• What you should do:
Word for word, the data below must be repeated in full; no picture is to be included.

Collected data entries
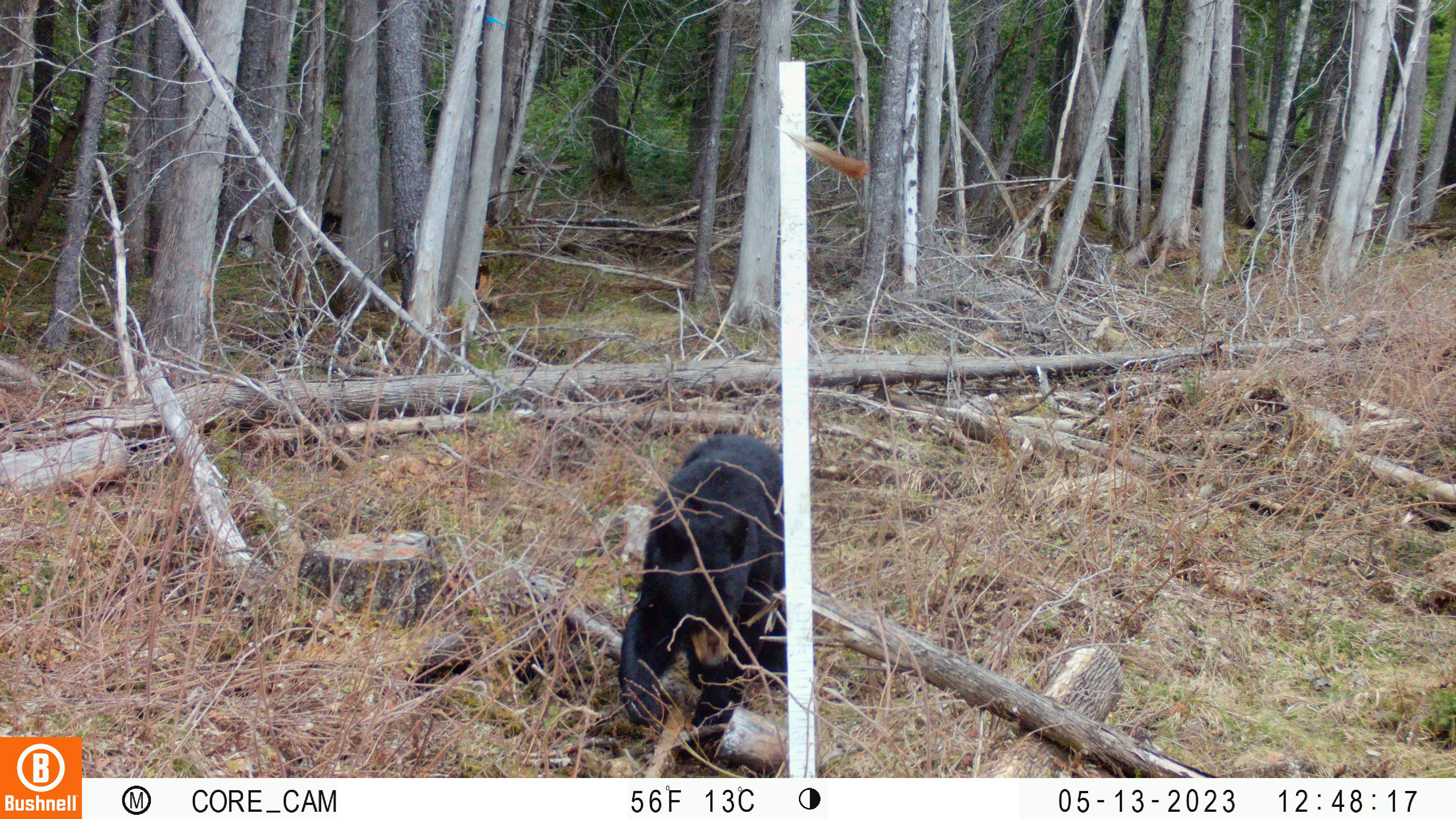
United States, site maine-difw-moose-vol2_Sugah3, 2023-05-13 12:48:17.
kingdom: Animalia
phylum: Chordata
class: Mammalia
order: Carnivora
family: Ursidae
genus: Ursus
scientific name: Ursus americanus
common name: black bear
Black bear (Ursus americanus).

• Output of the exercise:
United States, site maine-difw-moose-vol2_Sugah3, 2023-05-13 12:48:17.
kingdom: Animalia
phylum: Chordata
class: Mammalia
order: Carnivora
family: Ursidae
genus: Ursus
scientific name: Ursus americanus
common name: black bear
Black bear (Ursus americanus).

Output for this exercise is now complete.